This patch started off a lot smaller, but then I discovered that bitcasts seem to always complicate the relatively simple pattern of:
// extract (binop (concat X1, X2), (concat Y1, Y2)), N --> binop XN, YN
...and that made the code grow.
Hopefully, I've added enough comments to avoid too much confusion. If there's any way to simplify this, I'd be happy to hear it.
The TODO about extending to more than bitwise logic is there because we really will regress several x86 tests including madd, psad, and even a plain integer-multiply-by-2 or shift-left-by-1. I don't think there's anything fundamentally wrong with this patch that would cause those regressions; those folds are just missing or brittle.
If we extend to more binops, I found that this patch will fire on at least one non-x86 regression test. There's an ARM NEON test in test/CodeGen/ARM/coalesce-subregs.ll with a pattern like:
t5: v2f32 = vector_shuffle<0,3> t2, t4 t6: v1i64 = bitcast t5 t8: v1i64 = BUILD_VECTOR Constant:i64<0> t9: v2i64 = concat_vectors t6, t8 t10: v4f32 = bitcast t9 t12: v4f32 = fmul t11, t10 t13: v2i64 = bitcast t12 t16: v1i64 = extract_subvector t13, Constant:i32<0>
There was no functional change in the codegen from this transform from what I could see though.
For the x86 test changes:
- PR32790() is the closest call.
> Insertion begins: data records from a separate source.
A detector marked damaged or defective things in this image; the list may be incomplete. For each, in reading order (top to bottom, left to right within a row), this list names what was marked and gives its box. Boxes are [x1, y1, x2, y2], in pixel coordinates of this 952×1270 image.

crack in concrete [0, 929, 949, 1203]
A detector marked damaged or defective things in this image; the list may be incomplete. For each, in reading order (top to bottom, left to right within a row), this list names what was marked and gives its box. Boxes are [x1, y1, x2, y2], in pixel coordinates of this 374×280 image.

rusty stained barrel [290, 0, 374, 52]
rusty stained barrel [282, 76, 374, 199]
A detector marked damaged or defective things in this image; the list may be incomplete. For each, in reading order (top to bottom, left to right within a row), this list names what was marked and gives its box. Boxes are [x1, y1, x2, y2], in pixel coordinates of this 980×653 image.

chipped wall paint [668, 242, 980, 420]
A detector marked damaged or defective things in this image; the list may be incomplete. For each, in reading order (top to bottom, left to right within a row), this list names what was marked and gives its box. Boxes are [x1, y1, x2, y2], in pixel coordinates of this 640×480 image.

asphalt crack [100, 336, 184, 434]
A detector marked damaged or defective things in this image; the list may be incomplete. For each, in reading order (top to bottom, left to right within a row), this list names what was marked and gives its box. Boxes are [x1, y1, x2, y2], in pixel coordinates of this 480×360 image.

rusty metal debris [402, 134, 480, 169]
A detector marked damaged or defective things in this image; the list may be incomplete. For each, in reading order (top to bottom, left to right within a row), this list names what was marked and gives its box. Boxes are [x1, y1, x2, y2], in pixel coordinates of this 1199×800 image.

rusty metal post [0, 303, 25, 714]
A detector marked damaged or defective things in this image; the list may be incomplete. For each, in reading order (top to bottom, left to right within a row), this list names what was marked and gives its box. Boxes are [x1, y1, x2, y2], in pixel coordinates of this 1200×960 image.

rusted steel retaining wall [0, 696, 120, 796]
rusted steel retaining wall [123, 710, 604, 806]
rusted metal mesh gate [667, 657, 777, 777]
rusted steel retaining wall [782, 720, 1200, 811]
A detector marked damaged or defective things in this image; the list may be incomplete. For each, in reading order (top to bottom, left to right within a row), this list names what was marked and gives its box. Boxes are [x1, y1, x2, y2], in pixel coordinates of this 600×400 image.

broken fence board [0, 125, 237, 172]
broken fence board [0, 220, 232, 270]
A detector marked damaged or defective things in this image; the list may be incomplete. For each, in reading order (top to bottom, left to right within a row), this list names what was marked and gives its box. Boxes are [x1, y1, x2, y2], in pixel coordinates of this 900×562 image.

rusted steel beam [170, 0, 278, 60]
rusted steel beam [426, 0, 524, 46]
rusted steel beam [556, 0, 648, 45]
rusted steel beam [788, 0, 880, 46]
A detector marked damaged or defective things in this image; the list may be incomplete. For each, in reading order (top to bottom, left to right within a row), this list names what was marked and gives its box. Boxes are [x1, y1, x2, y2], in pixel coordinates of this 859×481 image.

We don't reduce the AVX1 instruction count in that case, but we improve throughput. Also, on a core like Jaguar that double-pumps 256-bit ops, there's an unseen win because two 128-bit ops have the same cost as the wider 256-bit op. SSE/AVX2/AXV512 are not affected which is expected because only AVX1 has the extract/concat ops to match the pattern.
- do_not_use_256bit_op() is the best case. Everyone wins by avoiding the concat/extract. Related bug for IR filed as: https://bugs.llvm.org/show_bug.cgi?id=33026
- The SSE diffs in vector-trunc-math.ll are just scheduling/RA, so nothing real AFAICT.
- The AVX1 diffs in vector-tzcnt-256.ll are all the same pattern: we reduced the instruction count by one in each case by eliminating two insert/extract while adding one narrower logic op.
visitEXTRACT_SUBVECTOR is doing quite a bit of similar stuff already (constant index, peeling through bitcasts of the source vector, etc.) is it worth reusing some of that?